-- Exercise set --
1 – Using the Ann Arbor zoning passage, answer these:
(a) Where did city planning staff present the proposed changes?
(b) Which project will result in a rezoning of the downtown?
(c) When was the AHP proposal originally meant to go before city council for approval?
2 – In the Ann Arbor zoning passage, rewrite the portion from "At Cobblestone Farm" up to and including "more community input.", changing "proposal" to "plan".

-- Extract provided --
+++
City planner Jeff Kahan shows a slide demonstrating the contrast between sprawl and pedestrian-oriented development – the top and bottom images are of the same corridor. (Photo by the writer.)

At Cobblestone Farm on Thursday evening, planning staff from the city of Ann Arbor presented proposed changes in the area, height, and placement specifications for various zoning districts throughout Ann Arbor.

The proposal is not a “rezoning” of all the area outside of Ann Arbor’s downtown – it’s a proposal to adjust the density, height, and setback requirements of existing zoning districts. There are no parcels designated for rezoning as a part of the AHP project. The project is thus different in character from the A2D2 project, which will result in a rezoning of the downtown.

The AHP proposal was actually intended to come before city council for approval in the fall of 2008, but on direction from the council, city planning staff were asked to get more community input.
+++
-- Source data --

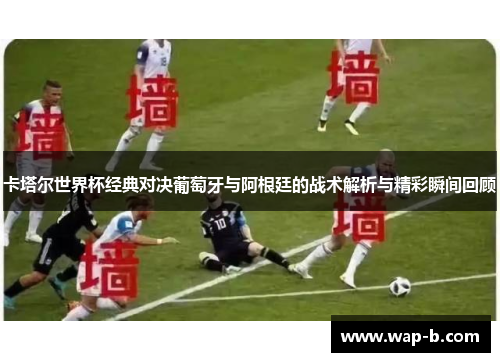 卡塔尔世界杯经典对决葡萄牙与阿根廷的战术解析与精彩瞬间回顾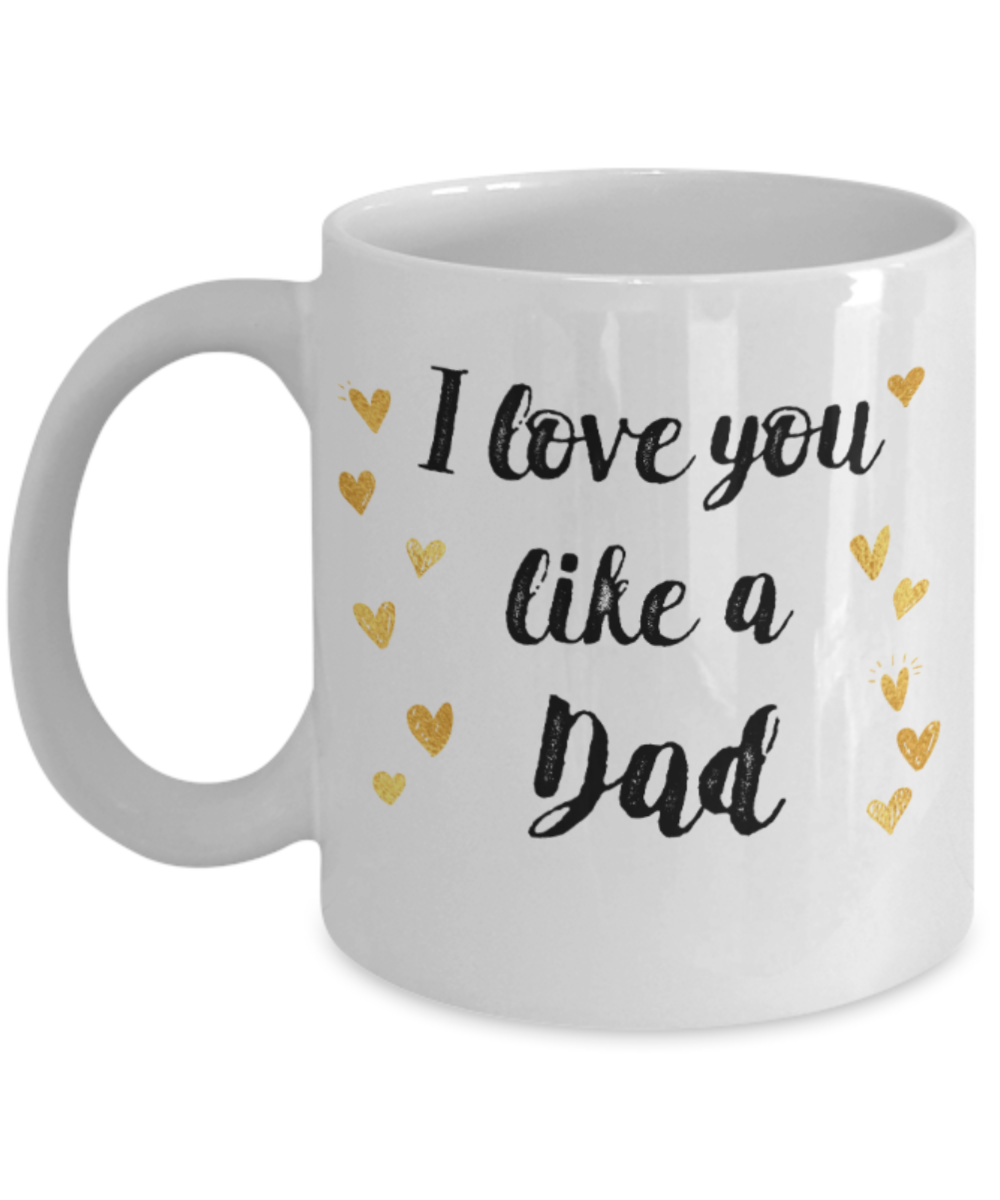Dad gift mugs, I love you like a Dad - Funny White Porcelain Coffee Mug Cute Ceramic Cup 11 oz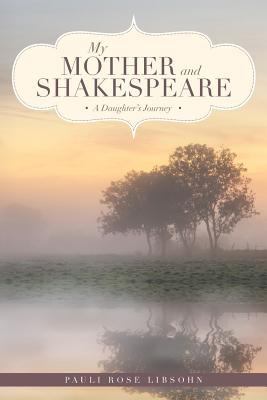 My Mother and Shakespeare: A Daughter's Journey 1643507060 Book Cover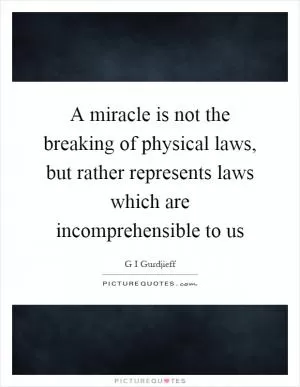 A miracle is not the breaking of physical laws, but rather represents laws which are incomprehensible to us Picture Quote #1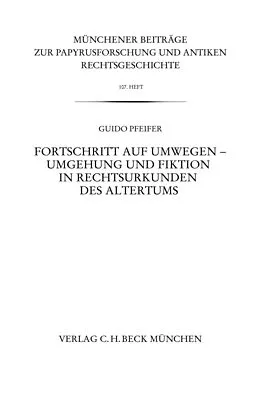E-Book (pdf) Münchener Beiträge zur Papyrusforschung Heft 107: Fortschritt auf Umwegen - Umgehung und Fiktion in Rechtsurkunden des Altertums von Guido Pfeifer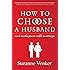 How to Choose a Husband: And Make Peace with Marriage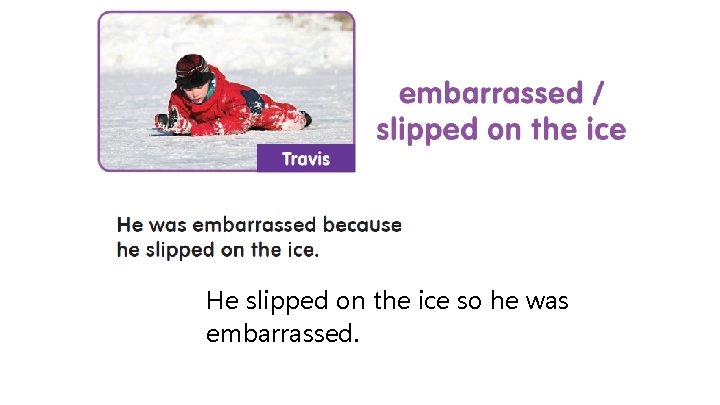 He slipped on the ice so he was embarrassed. 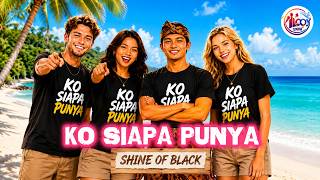 Download lagu KO SIAPA PUNYA - SHINE OF BLACK (PAPUA SONG) mp3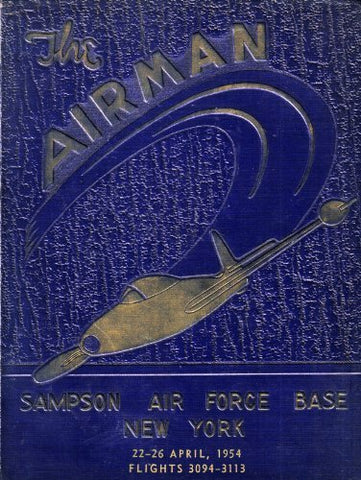 THE AIRMAN. SAMPSON AIR FORCE AIRFORCE BASE NEW YORK. 1954 [Hardcover] Major Gen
+++
-- Written answers --
1 –
(a) At Cobblestone Farm.
(b) The A2D2 project.
(c) In the fall of 2008.

2 –
At Cobblestone Farm on Thursday evening, planning staff from the city of Ann Arbor presented proposed changes in the area, height, and placement specifications for various zoning districts throughout Ann Arbor.

The plan is not a “rezoning” of all the area outside of Ann Arbor’s downtown – it’s a plan to adjust the density, height, and setback requirements of existing zoning districts. There are no parcels designated for rezoning as a part of the AHP project. The project is thus different in character from the A2D2 project, which will result in a rezoning of the downtown.

The AHP plan was actually intended to come before city council for approval in the fall of 2008, but on direction from the council, city planning staff were asked to get more community input.